I think the likelihood of Bush pardoning his inner circle is exceedingly low for a number of reasons: Bush's idealism and optimism, Obama's thoughtful rationality, and because it will create a wedge between Obama and the far left.

Bush seems to be a pretty principled guy - he decides what the right thing is then, everything else be damned, he goes for it. It's not conservative principle, and I disagree with what he's decided are the "right" things to pursue, but I have no doubt that he sincerely believes he's doing the right thing. (The extreme range of disagreement on this point is the most obvious dividing line between the mainstream Democrats and far-left netroots).
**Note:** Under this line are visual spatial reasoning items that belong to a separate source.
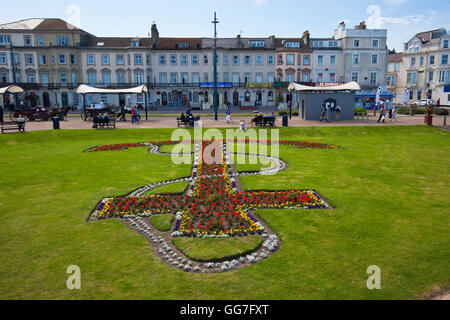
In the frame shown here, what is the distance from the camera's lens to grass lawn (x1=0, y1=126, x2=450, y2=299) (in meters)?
6.83

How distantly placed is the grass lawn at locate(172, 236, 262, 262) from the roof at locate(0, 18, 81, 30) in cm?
6391

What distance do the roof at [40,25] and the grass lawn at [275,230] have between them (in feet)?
173

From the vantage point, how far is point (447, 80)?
65250 millimetres

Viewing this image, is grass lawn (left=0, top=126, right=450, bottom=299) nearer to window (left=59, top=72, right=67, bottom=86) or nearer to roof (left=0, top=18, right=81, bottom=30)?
window (left=59, top=72, right=67, bottom=86)

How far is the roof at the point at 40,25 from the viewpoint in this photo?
6119 cm

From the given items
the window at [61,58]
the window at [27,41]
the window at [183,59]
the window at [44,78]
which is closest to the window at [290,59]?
the window at [183,59]

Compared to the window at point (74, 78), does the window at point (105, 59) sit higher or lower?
higher

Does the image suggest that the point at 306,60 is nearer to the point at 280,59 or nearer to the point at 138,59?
the point at 280,59

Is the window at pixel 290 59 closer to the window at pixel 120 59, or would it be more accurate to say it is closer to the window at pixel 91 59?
the window at pixel 120 59

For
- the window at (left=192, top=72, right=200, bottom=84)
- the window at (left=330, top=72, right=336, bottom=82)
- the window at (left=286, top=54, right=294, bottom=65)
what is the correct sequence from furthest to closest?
the window at (left=330, top=72, right=336, bottom=82), the window at (left=286, top=54, right=294, bottom=65), the window at (left=192, top=72, right=200, bottom=84)

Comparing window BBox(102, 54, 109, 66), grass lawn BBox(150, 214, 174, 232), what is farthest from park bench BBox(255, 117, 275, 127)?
window BBox(102, 54, 109, 66)

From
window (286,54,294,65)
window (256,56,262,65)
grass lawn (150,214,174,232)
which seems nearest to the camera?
grass lawn (150,214,174,232)

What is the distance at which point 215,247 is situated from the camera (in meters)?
8.48
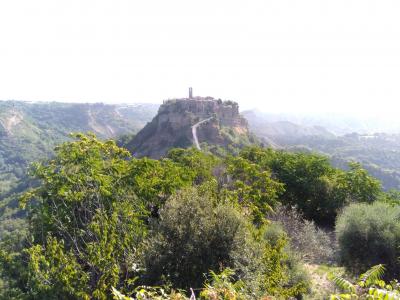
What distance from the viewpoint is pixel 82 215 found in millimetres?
11148

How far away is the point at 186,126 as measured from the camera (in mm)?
94688

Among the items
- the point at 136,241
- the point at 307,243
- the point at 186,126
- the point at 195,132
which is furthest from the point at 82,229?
the point at 186,126

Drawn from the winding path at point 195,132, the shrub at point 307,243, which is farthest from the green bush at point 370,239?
the winding path at point 195,132

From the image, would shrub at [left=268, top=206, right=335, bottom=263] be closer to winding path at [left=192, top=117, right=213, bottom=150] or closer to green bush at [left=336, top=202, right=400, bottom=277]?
green bush at [left=336, top=202, right=400, bottom=277]

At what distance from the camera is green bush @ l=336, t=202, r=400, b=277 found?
1359 centimetres

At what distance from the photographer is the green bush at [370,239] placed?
1359 cm

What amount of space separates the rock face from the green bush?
7099 centimetres

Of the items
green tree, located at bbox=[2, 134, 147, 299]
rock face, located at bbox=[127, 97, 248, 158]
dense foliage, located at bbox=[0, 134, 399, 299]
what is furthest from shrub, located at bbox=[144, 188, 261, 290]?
rock face, located at bbox=[127, 97, 248, 158]

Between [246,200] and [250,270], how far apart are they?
7285 millimetres

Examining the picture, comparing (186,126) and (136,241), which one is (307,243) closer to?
(136,241)

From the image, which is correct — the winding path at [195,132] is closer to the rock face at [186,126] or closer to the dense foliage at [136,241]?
the rock face at [186,126]

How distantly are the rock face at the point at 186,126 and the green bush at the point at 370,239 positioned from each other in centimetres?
7099

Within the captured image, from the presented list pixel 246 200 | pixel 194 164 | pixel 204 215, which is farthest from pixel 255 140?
pixel 204 215

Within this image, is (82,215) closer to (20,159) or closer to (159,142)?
(159,142)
But pardoning his inner circle will seem like an admission by Bush that he knows his administration has been in the wrong morally and legally (instead of just politically) throughout. That Bush would "inevitably" issue pardons would make sense for leftists whose worldview envisions Bush and Cheney as cynical cigar-toting fatcats laughing as they waterboard their subordinates. It doesn't seem that inevitable to those who think that Bush sincerely believes that he's doing the right thing, however misguided he seems to be at times. And I don't think Bush would want to give satisfaction or credence to those who've screamed the whole time that he's been acting with criminal intent.

Bush also seems to be an idealist and an optimist (see, "We'll be greeted as liberators"). I don't think he actually thinks that there will actually be any criminal prosecutions of members of his administration. I think he's expecting Obama not to play politics on this one. Obama, for all his shortcomings, is a pretty thoughtful guy. He's also a lawyer and law professor. I'm certain that he's spent huge portions of his adult life thinking about the theory of government: why it exists, what it should do, how it can be improved. Not just the policy, but the very nature and purpose, and how the structure of government itself helps to facilitate or impede its effects. And he's got to know, as Bush does, that the strength of the United States is its flexibility. Left-leaning "Living Constitutionalists" like Obama probably have an easier time wrapping their minds around the idea that the people should always be able to have a say to change the effects and the structure of government. After all, the Constitution, they tell us, is not a suicide pact. Obama knows better than to try to enact his agenda and then set it in stone. For one thing, he won't be able to accomplish everything he wants to and will need room for future "progress." The single greatest feature of the United States government is the free election. There is no flexibility in government without an orderly transition of power. There's no more need for the guillotine and attendant rivers of blood in the streets when you can vote a revolution every four years. But you're going to lose the "orderly" part of the transition when you raise the stakes of losing for the deposed party. Even though politicians are generally crooks, the increasing tendency to criminalize political conduct is concerning. Jailing your political opponents when they fall out of power is for banana republics. The United States is or ought to be better than that. It's a half-step removed from killing the sons of the conquered king. It's tribal. It's animalistic. It's an impulse we should resist. I think Obama will. I'm positive that it's something he's thought about quite a bit. And Obama hasn't ever, as far as I've been able to tell, made any representations about wanting to prosecute Bush officials. I don't know why Bush would expect him to. Without prosecution, there is no need for a pardon.

Finally, and this may be the most significant, refusing to pardon administration officials will cause Obama to stay closer to the political center and not to stray to the far left. Obama's already started to indicate that he's not going to marginalize the right. (See, Rick Warren). The far-leftists are screaming for the heads of Dick Cheney and John Yoo. I don't think Obama will want to prosecute for the reasons above and because I don't think he wants to get mired in the muck of the last eight years. Why would the "Change" president want to spend his political capital on fruitless prosecutions when he's got an extremely ambitious domestic agenda to enact? But by letting the far left scream about prosecutions, as I've no doubt they'll continue to do, Bush can help drive a wedge between Obama and the far left. Risky? Maybe, but it's not like Obama actually owes anything to the far left. Their support has been so enthusiastic and so unconditional that he hasn't had to make any promises or concessions for their support. If Bush takes the prosecutions off the table by issuing pardons, maybe he'll pave the way for a less fraught relationship between Obama and the leftists. Let them keep screaming for something they'll never get, and the far left will only marginalize itself.